Yea, I know your house never suffers from this malady. Yours is more like freshly laundered sheets and orchids.

It’s not just my house. My life could use a fresh scent, only, I can’t settle on the right mix. Some days I’m as tart as apple peels, others like a zebra let loose from her stripes. An occasional moment has me reclining with a stretch a bit too reaching. I don’t know how I should smell. These emotions run together like streams converging into a river. I don’t even know what I want for dinner. You pick. But no rabbit. Or squirrel. Or chicken liver.

Have you ever wondered if God always eats oatmeal for breakfast or if He is satisfied with a bit of nuts in His pancakes?

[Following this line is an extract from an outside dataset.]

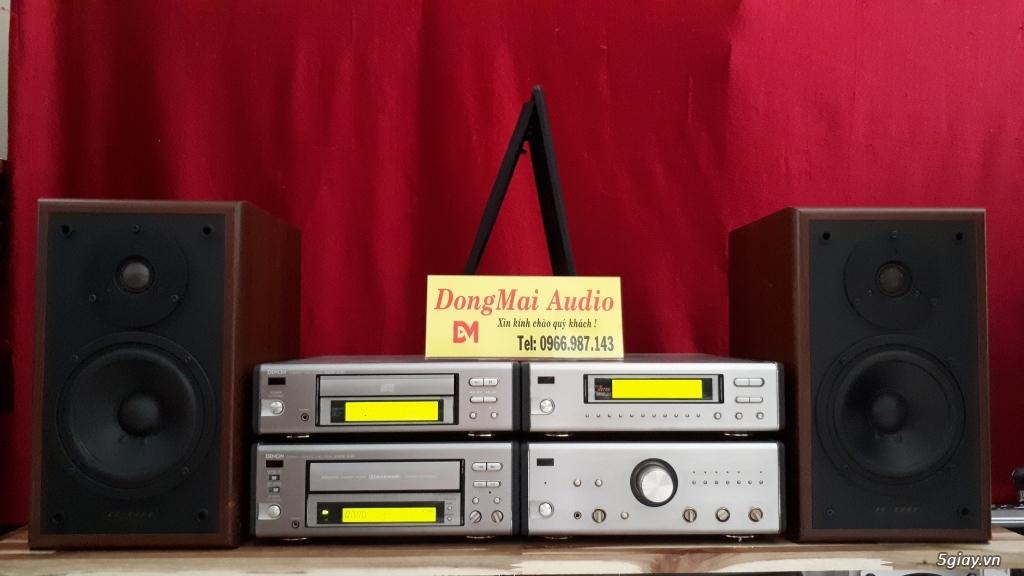 HCM -ĐồngMai Audio Chuyên dàn âm thanh nội địa Nhật hàng bãi - 15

Does His world twirl as precisely as sunset and sunrise? Would He pout if I missed out on the lecture in return for a quiet conversation? Does His kitchen smell like mine in the morning?

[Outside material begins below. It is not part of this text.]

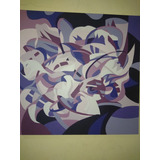 Cuadro Abstracto.pintado A Mano, Flores,calas.original Unico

God, my world is zips and zaps in competing twists. Today looks like rest when I need it to be a tree laden with oranges. Productive and focused. Oftentimes, I feel challenged because my world isn’t tidy, wrapped, and displayed with a pretty ribbon. And I want it to be.

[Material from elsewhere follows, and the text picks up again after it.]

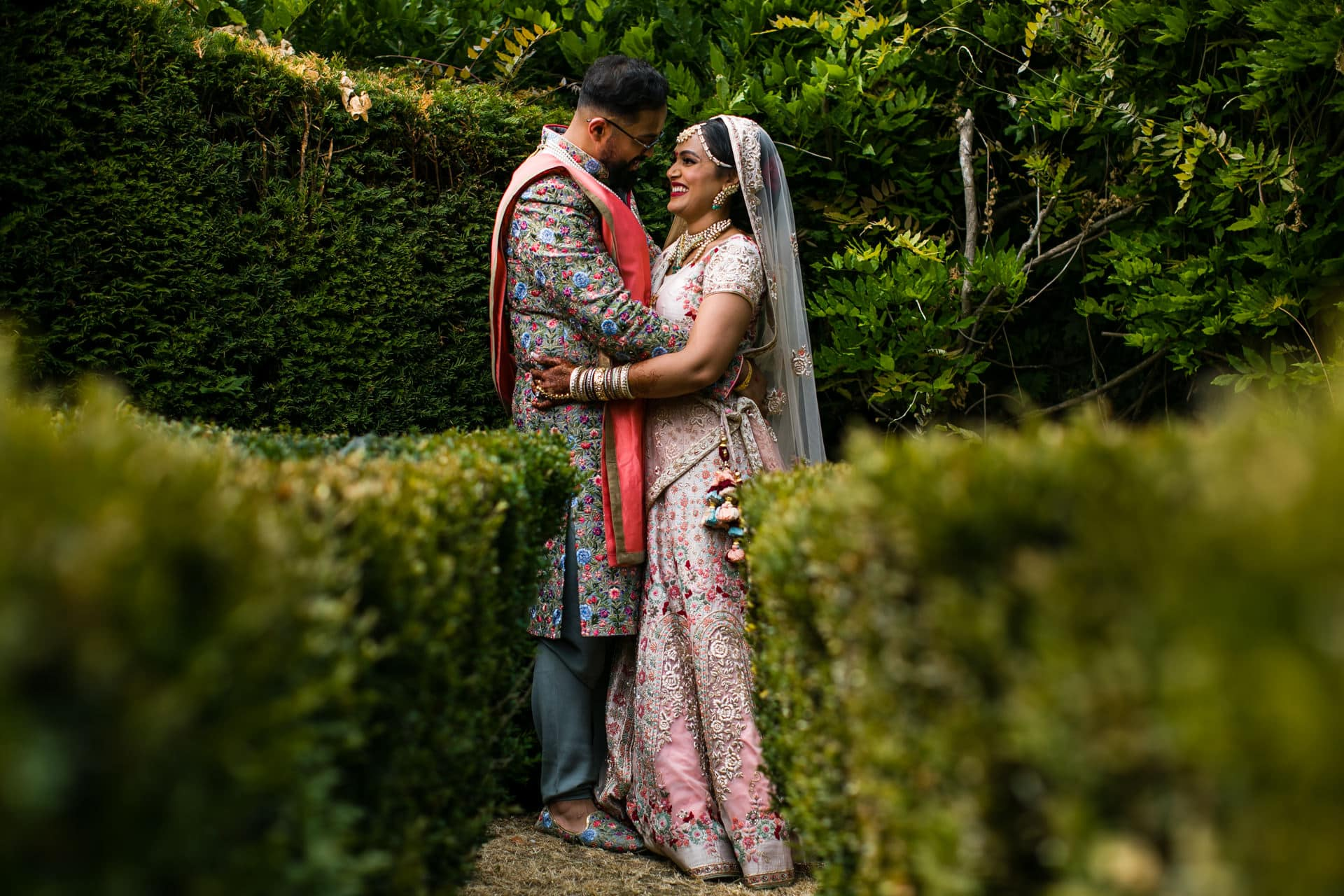 Wedding portrait at The Manor, Weston on the green country house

Martin Luther King, Jr. once said he had a dream. I have a dream, too, a dream that I will finish all the tasks I’ve started, that I will finish well. I shudder at the mention of a wasted life, but would rather become a beacon of God’s goodness. My list doesn’t include fame, not anymore, and it doesn’t choose perfection, although I’m obligated to perform well. I want to live as if God matters, life matters, and the people He’s placed in my care matters.

How can I live without passion, but just to coast along in some mediocre posture? It’s this passion that places me in the fast lane. Always running—eager to accomplish the desires of my God-saturated heart. Ten is never enough. It must be eleven. And then twelve. I cannot stop. Or I will die a miserable old soul.

This isn’t about armpits and dirty feet or yesterday’s pot of turnips greens floating odors around the room. It’s more like cleanness in my soul, clarity of mind, and freedom to soar. I want to live unencumbered with secondaries, to live solely for the essentials, to have a house that smells good. Everyday.

Scraps

journey

When I die they will find my remains scattered like stubborn glitter to the furthest reaches of Florida to heights of my beloved Virginia. Partial remnants will be detected in cookie crumbs resting in the crevices of my Lazy Boy. I will live forever when I die, for I have lived.

The threads of my hand-knitted dishcloths have cleansed many a counter, pot, and drinking glass. Every red, brown, green and blue strand wound through my fingers—stitch by stitch. It will live forever even when the cotton is frayed, burned, and stained, spilling out my prayers for the recipient.

When they dredge through my belongings they will discover journals of various dimensions, labels, and contents. These books hold my gratitudes, memories, ideas, non-religious rants, prayers, so many prayers. These words are written by a passionate heart, angry pen, tearful celebrator, and hopeful soul. These short and long phrases and one-word sentences will live forever through these scraps tucked into some restless mind seeking inspiration. They will resonate like a title-less song to a bleeding wound. These words will live forever for I am scraps scattered all over the world.

My soaps, my stamps, my bookmarks, ornaments, afghans, quilts, drapes, recipes, cakes, pictures, cards, letters, stories—so many stories seem buried yet they furiously knock upward from the soil like a newly resurrected sprout. They gather with speed greater than gravity releases, as they soar to places not initially intended. I’m scattered—my goodness, my evil deeds, my remorse all over the planet. Nothing stops its hungry reach.

Scraps of me, like confetti strewn over Times Square, float freely through the atmosphere as thoughtlessly as picking my teeth after a steak dinner.

My white crooked feet clad in leather straps mingled with other folks today as we shuffled soil from places near and extremely far away. Without consideration we walked on tiny grains of dirt lodged in our treads, dirt originating in countries of unknown names. We mixed together, carrying the weight of one another’s burdens, every weary walk in this world.

So cold. I slipped my hand into the pocket of Mom’s coat. My fingers bumped against butterscotch candy, her remedy for diabetes’s trouble. I smiled. She, too, remains though long since gone. The sweetness of her message warmed “all” of me with her nearness, for she too was scattered like pieces of paper.